AUSGANGSTEXT:
++++++++++++++++++++
# Modbus Slave in e!cockpit



## Bazarov (8 Mai 2022)

Hallo zusammen,
Ich habe ein Modbus-Slave-Gerät (nicht WAGO), das von einer Software ausgelesen werden muss, die ein Modbus-Master ist. Zwischen diesem Gerät und der Software befindet sich ein WAGO-Controller der Serie 8212. Ich will zunächst die Geräteinformationen des Modbus-Slaves von WAGO, der Modbus-Master ist, auslesen und sie der Software wieder als Modbus-Slave zur Verfügung stellen. Dazu habe ich einen Generic Modbus Slave und einen WAGO-Controller im Network Grid angelegt. Die Adressen der Register habe ich im Generic Modbus Slave definiert. Dann habe ich Ethernet mit dem WAGO-Controller im Network Grid verbunden. Im Bereich Modbus-Konfigurator habe ich diese Modbus-Slave-Register auf den WAGO Modbus-Master gemappt. Dann habe ich in Network Grid einen Generic Modbus Master erstellt und diesen mit dem Ethernet-Controller verbunden. Dann habe ich mehrere Variablen in der Programmumgebung definiert. Dann habe ich im Device-Bereich und im Modus-Slave-Bereich neue Variablen angelegt, die ich jeweils zu den Variablen hinzugefügt habe, die ich vorher in der Programmumgebung definiert hatte, und dann habe ich den Generic Modbus Slave hier im Map-Bereich gemappt.

Das Problem, das ich habe, ist, dass das Ändern der Werte der Generic Modbus Slave-Register nicht die Werte des Modul-Slave-Controllers ändert, obwohl er gemappt ist.
Hat jemand eine Idee, wo das Problem liegt?

Ich danke euch im Voraus.


----------



## KLM (9 Mai 2022)
++++++++++++++++++++
AUFGABE 1:
Beantworte diese Fragen zum Forenthread über Modbus Slave in e!cockpit:
(a) Aus welcher Serie stammt der WAGO-Controller?
(b) Welche zwei Dinge hat Bazarov als Erstes im Network Grid angelegt?
(c) Wer hat als Nächstes geschrieben, und an welchem Tag?
AUFGABE 2:
Schreib den Forenthread über Modbus Slave in e!cockpit weiter, und zwar ab der Stelle, an der er aufhört.
Das Material wird hier nicht gebraucht.

BEREITGESTELLTE ANGABEN:
++++++++++++++++++++
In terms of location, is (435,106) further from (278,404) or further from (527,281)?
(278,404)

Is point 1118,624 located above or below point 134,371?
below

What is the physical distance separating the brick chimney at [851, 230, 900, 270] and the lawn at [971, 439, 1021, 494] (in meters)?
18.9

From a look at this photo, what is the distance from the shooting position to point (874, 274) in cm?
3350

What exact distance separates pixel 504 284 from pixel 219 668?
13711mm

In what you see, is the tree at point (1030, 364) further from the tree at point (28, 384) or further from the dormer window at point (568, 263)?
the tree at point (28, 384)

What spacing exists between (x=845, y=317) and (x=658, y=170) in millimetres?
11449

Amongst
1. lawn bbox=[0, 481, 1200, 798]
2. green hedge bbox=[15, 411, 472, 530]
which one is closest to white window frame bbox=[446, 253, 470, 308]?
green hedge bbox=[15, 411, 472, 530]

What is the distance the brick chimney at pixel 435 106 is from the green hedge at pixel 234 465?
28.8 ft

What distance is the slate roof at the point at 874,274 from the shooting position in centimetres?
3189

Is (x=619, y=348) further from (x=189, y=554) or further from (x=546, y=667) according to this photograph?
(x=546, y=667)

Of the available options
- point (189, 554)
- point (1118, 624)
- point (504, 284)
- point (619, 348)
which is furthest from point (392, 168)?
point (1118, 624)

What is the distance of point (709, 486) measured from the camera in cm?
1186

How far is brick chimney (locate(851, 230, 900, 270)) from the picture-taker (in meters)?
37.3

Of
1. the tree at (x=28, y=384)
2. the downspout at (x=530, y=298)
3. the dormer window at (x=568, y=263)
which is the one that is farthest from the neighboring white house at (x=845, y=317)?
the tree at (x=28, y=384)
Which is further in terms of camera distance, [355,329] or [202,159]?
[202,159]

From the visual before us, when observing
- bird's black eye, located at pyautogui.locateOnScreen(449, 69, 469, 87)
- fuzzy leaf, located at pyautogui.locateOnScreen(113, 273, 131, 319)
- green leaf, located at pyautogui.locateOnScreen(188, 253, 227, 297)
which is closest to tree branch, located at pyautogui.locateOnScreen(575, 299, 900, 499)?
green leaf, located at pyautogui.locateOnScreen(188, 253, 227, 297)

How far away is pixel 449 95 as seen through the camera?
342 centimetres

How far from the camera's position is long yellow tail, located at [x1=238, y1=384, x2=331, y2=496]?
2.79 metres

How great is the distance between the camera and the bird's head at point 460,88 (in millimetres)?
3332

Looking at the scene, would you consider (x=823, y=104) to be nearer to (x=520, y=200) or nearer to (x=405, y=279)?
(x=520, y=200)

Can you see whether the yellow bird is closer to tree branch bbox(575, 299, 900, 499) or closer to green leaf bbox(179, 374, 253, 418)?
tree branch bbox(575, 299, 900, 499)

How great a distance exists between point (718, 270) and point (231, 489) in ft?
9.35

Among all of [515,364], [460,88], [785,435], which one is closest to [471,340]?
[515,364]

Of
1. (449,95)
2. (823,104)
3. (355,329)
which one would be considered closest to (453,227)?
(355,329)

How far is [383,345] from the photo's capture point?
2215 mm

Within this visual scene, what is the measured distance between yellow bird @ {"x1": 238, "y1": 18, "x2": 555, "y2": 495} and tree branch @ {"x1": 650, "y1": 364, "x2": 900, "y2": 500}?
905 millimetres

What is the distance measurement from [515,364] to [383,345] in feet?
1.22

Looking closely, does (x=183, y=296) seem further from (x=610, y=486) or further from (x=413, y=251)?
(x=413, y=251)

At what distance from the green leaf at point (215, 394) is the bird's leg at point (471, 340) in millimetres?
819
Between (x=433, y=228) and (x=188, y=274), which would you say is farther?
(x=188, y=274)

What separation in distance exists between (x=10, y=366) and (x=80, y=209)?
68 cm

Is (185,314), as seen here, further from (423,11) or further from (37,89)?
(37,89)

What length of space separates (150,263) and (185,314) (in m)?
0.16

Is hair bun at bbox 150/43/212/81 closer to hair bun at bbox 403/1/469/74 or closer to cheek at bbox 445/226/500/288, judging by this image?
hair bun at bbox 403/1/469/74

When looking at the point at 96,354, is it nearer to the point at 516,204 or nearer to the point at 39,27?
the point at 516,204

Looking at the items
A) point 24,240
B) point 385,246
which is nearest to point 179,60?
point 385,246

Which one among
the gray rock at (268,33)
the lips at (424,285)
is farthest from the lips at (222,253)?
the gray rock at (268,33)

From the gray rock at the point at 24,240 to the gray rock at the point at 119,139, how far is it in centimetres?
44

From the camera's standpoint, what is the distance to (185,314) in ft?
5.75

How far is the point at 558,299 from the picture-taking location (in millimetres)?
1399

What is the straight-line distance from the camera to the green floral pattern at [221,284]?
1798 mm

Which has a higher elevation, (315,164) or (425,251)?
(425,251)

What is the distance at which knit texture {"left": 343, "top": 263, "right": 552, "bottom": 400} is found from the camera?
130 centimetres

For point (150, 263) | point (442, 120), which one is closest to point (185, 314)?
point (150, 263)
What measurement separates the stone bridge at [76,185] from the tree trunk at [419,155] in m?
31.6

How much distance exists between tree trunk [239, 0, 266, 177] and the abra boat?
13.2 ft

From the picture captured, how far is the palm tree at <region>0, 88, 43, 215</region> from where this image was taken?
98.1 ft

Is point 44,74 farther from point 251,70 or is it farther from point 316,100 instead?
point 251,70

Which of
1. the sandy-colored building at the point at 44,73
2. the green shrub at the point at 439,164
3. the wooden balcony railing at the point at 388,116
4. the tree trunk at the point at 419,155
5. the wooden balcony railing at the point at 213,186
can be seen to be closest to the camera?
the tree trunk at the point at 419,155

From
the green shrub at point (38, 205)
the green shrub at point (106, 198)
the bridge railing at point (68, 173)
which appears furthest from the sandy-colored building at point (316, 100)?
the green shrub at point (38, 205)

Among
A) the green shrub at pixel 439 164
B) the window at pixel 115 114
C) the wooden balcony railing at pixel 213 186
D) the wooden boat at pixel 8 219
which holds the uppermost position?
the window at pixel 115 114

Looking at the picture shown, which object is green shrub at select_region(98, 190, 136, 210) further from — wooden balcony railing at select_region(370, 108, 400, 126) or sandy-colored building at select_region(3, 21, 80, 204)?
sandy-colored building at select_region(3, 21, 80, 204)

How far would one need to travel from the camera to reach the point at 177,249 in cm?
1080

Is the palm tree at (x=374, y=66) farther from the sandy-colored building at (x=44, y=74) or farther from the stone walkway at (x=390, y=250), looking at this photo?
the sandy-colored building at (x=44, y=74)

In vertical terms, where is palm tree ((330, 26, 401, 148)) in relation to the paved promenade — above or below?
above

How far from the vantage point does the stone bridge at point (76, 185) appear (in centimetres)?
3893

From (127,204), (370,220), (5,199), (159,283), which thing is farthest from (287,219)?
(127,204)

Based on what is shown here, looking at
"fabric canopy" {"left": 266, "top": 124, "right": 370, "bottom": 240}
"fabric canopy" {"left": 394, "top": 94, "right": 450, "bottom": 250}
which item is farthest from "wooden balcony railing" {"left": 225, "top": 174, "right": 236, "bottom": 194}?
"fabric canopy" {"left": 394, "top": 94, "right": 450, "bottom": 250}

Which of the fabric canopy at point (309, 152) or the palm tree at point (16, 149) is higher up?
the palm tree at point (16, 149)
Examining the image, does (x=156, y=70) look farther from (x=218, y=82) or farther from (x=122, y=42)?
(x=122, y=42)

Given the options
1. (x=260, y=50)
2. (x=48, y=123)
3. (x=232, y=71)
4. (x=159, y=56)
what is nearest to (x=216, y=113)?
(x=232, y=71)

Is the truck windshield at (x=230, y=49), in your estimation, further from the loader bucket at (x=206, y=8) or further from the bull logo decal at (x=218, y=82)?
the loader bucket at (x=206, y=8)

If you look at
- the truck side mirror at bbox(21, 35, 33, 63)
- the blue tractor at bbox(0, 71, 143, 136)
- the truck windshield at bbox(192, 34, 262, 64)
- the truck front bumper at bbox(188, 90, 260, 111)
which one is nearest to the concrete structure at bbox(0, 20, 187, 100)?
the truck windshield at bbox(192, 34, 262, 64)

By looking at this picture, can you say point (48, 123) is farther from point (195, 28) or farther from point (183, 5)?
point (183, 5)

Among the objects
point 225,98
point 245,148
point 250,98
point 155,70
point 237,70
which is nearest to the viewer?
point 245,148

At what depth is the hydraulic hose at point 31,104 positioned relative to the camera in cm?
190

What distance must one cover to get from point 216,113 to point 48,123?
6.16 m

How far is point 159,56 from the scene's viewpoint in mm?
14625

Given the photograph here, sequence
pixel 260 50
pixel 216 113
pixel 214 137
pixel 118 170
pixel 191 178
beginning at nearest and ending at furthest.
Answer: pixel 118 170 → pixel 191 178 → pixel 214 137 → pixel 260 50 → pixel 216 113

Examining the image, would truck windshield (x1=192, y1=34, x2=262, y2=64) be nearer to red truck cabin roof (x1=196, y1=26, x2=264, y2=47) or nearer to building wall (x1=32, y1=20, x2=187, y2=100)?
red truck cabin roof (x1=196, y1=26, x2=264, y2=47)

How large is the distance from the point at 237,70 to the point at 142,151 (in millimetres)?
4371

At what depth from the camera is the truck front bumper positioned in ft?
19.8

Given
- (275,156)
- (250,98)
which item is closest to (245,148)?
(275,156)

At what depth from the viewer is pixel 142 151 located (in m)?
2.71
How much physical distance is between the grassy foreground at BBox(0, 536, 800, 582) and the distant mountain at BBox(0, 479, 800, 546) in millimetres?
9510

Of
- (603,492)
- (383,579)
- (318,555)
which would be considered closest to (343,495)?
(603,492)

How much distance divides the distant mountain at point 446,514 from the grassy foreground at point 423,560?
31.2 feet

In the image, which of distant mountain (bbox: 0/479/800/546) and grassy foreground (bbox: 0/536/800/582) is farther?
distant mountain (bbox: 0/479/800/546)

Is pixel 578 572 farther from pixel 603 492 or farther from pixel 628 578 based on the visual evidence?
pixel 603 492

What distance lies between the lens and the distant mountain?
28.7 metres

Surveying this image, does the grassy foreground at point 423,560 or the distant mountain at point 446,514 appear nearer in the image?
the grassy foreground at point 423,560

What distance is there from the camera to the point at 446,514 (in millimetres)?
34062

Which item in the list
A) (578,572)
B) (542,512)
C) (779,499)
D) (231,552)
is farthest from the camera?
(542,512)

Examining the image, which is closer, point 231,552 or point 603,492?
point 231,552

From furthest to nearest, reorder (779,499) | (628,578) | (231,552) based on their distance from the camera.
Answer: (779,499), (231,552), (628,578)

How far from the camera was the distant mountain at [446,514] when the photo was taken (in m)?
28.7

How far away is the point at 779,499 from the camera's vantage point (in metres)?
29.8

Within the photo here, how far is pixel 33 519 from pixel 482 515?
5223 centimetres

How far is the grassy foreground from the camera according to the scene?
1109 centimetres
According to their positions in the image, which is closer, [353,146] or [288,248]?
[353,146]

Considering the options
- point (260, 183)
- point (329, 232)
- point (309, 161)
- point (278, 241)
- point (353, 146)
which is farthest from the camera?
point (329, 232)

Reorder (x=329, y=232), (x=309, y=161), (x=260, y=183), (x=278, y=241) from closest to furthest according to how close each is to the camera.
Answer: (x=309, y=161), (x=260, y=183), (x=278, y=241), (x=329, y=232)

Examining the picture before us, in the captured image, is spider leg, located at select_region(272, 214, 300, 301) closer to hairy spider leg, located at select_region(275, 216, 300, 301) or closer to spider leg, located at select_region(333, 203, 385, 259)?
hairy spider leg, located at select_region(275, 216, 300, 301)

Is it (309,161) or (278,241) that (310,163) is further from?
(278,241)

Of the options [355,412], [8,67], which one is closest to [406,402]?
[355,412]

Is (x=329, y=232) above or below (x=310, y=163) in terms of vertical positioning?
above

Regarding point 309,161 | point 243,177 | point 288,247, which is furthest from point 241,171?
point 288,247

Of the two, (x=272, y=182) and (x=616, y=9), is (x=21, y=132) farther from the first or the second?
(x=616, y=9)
++++++++++++++++++++
ERGEBNIS 1:
(a) Aus der Serie 8212.
(b) Einen Generic Modbus Slave und einen WAGO-Controller.
(c) KLM, am 9. Mai 2022.

ERGEBNIS 2:
Moin, wenn Du die Modus-Variablen aus dem Konfigurator nicht im Quellcode verwendest, erkennt der Kompiler das und optimiert die aus dem Code raus. Entweder Du rufst die Variablen daher im Code auf, oder änderst im Master (also dem Controller in e!COCKPIT) in den Einstellungen (Fenster rechts) unter der Registerkarte "Modbus Master" die Einstellung "Variablen aktualisieren" von "Nur bei Verwendung im SPS-Task" auf "Immer aktualisieren".


----------



## Bazarov (9 Mai 2022)

Bitte schaue die Bilder an:

Ich habe SDI1 ...SDI5 im Gerät (Modbus Slave).
sie wurden in WAGO(Modbus Master) gemappt.
diese gemappten Register wieder in WAGO(Modbus Slave) gemappt.
Wenn sich SDI1..SDI5 ändern, sollte sich auch MDI1...MDI5 ändern, was aber nicht geschieht.


----------



## holgermaik (9 Mai 2022)

Ebenfalls auch in den Einstellungen (Fenster rechts) unter der Registerkarte "Modbus Slave" die Einstellung "Variablen aktualisieren" von "Nur bei Verwendung im SPS-Task" auf "Immer aktualisieren".
Im Feldbuskonfigurator (linkes Fenster) ist der Zugriff falsch eingestellt (Write Only).


----------



## Bazarov (9 Mai 2022)

holgermaik schrieb:


> Ebenfalls auch in den Einstellungen (Fenster rechts) unter der Registerkarte "Modbus Slave" die Einstellung "Variablen aktualisieren" von "Nur bei Verwendung im SPS-Task" auf "Immer aktualisieren".
> Im Feldbuskonfigurator (linkes Fenster) ist der Zugriff falsch eingestellt (Write Only).


Beide Einstellungen habe ich gemacht. Das funktioniert immer noch nicht.


----------



## holgermaik (10 Mai 2022)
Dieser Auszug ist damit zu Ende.